● **Отрывок**
══════════════════════════════

# Ноты "Калина красная"



## Meklon (25 Янв 2011)

Здравствуйте, есть у кого-нибудь ноты в чьей-нибудь обработке для баяна песни "Калина красная" (Слуцкий и Семенов не интересуют).
Нашел ноты, но не те, так как только для правой руки: ссылка на ноты.
Вот пример, того что ищу: Пример - Калина красная.

Спасибо.


----------



## DENY90 (25 Янв 2011)

Я думаю вам запросто можно сделать такой вариант какой вы хотите из того, что у вас уже есть. К тому же в ваших нотах есть буквенные обозначения гармонии.


----------



## Meklon (25 Янв 2011)

Зря вы так думаете ;-), не смогу. Моих умений и навыков для этого просто напросто не хватит.
Поэтому хотел узнать, вдруг есть готовые ноты для баяна в каких-нибудь сборниках, самоучителях и т.п.


----------



## DENY90 (26 Янв 2011)

Вот, посмотрите здесь http://depositfiles.com/files/aywucxeqh Я вам написАл, может сгодится.


----------



## Meklon (26 Янв 2011)

Спасибо, что и было нужно. Уже проверил ноты для правой руки, лично мне все понравилось.


----------



## nastya_ins69 (13 Мар 2018)

Пришлите, пожалуйста, ноты на почту [email protected]
Заранее спасибо


----------

══════════════════════════════

● **Данные**

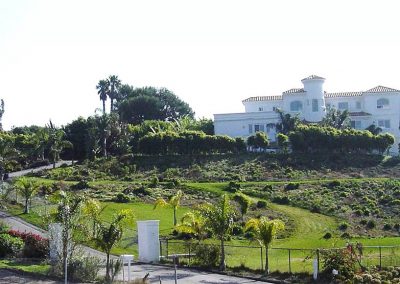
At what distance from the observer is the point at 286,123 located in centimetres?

══════════════════════════════

● **Письменные задания**
a) Процитируйте фрагмент обсуждения, начиная со слов «Зря вы так думаете» и заканчивая словами «написАл, может сгодится.».
b) Назовите ники всех участников обсуждения, оставивших в нём сообщения.
Приведённый выше материал взят из другого источника.

● **Результаты упражнений**
a)
Зря вы так думаете ;-), не смогу. Моих умений и навыков для этого просто напросто не хватит.
Поэтому хотел узнать, вдруг есть готовые ноты для баяна в каких-нибудь сборниках, самоучителях и т.п.


----------



## DENY90 (26 Янв 2011)

Вот, посмотрите здесь http://depositfiles.com/files/aywucxeqh Я вам написАл, может сгодится.

b) Meklon, DENY90, nastya_ins69